On November 3, 1974, a deadly fire broke out in the Daewang Corner building in Dongdaemun, Seoul, South Korea, that killed 88 people and injured 35 more, mostly young adults. At the time it was one of the deadliest fires in Korean history. It was exacerbated by the employees' locking the doors to prevent people from leaving amidst the fire.

== Background ==
The Daewang Corner was an eight-story building that hosted multiple facilities, including restaurants, a department store, banks, offices, apartments, a hotel, and the Time Go‑Go night club. The building was constructed in 1968, and only four years later in 1972 it experienced its first tragedy when a propane explosion killed six people in a snack bar on the first floor.

== 1974 disaster ==
On November 3, 1974, at approximately 2:47 a.m., a fire broke out in room 618 of the Brown Hotel on the 6th floor due to a short circuit.

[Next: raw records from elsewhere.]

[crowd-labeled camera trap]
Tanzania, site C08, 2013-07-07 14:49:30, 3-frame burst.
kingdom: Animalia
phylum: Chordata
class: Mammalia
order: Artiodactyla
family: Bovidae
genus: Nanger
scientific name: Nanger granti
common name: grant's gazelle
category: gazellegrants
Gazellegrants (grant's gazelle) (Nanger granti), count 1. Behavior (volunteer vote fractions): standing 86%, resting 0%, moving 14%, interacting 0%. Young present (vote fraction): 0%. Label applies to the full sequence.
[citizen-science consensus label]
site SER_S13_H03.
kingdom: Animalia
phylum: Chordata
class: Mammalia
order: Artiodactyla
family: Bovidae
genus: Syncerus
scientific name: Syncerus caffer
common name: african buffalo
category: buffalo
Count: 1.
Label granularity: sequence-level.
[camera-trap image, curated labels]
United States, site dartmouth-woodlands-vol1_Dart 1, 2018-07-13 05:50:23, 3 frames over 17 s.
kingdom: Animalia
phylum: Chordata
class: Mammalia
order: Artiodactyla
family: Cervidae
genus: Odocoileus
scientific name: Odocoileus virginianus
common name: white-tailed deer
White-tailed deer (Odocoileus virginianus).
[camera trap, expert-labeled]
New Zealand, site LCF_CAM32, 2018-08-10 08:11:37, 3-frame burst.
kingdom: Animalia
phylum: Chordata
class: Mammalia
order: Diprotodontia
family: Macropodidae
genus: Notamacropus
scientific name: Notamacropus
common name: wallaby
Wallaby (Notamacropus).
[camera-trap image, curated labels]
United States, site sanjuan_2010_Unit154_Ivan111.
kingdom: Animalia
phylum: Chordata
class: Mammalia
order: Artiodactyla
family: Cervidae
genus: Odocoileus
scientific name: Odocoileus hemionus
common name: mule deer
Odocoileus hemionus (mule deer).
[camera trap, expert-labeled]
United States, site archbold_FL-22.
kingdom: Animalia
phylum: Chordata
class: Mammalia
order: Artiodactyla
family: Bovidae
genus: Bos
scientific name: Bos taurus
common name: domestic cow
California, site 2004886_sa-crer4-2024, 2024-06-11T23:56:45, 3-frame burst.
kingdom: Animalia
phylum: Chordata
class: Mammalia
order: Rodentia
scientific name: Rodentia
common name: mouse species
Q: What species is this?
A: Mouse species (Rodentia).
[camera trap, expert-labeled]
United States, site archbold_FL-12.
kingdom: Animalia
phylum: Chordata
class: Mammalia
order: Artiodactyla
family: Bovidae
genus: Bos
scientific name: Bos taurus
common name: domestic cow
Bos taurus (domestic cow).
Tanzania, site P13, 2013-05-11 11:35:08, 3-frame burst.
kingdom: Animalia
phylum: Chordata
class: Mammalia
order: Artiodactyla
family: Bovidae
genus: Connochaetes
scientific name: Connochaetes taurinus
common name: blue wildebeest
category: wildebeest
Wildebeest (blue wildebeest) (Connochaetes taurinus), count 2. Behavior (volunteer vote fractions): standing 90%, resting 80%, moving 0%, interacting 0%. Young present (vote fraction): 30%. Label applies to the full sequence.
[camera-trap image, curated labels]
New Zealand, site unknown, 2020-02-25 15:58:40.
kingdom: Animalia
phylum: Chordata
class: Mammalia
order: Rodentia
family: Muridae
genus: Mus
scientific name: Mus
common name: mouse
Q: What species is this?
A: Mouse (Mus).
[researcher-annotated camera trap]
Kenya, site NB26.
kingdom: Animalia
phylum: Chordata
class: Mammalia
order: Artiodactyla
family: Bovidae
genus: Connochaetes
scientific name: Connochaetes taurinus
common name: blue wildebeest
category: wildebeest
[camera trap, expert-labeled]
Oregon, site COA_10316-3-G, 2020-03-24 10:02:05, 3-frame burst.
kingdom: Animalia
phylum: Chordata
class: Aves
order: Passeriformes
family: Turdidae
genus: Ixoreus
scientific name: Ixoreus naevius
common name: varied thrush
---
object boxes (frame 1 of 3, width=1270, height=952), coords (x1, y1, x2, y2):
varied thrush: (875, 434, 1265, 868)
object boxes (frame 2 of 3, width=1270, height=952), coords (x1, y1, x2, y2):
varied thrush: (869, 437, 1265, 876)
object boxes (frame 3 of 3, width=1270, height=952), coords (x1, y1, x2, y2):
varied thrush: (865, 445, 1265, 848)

After the Daeyeonggak Hotel fire, the government conducted fire drills for employees once a month, but none of the employees knew how to use fire extinguishers. The fire was first noticed when smoke seeped in, but there was only one door, and it was a revolving door, so people trying to escape would turn it from both sides, blocking the door and making it impossible to get out. Some people died when they got entangled in each other trying to escape through the windows, and some hotel guests fell to their deaths after breaking the glass and jumping out. The fire quickly engulfed the sixth floor, which housed the Time Go-Go Nightclub, and moved to the seventh floor, where the Mexican Cabaret lost power instantly, causing chaos. The extensive damage to the nightclub and cabaret stemmed from the club's flammable interior decoration, which had not been approved for final inspection. The club also ignored five separate orders to upgrade its firefighting equipment. Specifically, the Seoul Metropolitan Fire Department initially issued four administrative instructions to remove flammable interior decoration, and once ordered the club to install sprinklers and emergency broadcasting systems. However, these instructions were not followed. The nightclub where the fire occurred had already applied for a change of use in 1973, a year before the accident, without a final inspection due to the presence of flammable materials. Despite this, the club continued to operate illegally, serving Koreans only until 2:00 a.m., violating the foreign-only rule. The death toll stood at 88, with 35 injured. Two of the 88 victims remain unidentified. Dr. Kim Won-mook, the father-in-law of former National Assembly Speaker Chung Ui-hwa, also lost his life in this fire.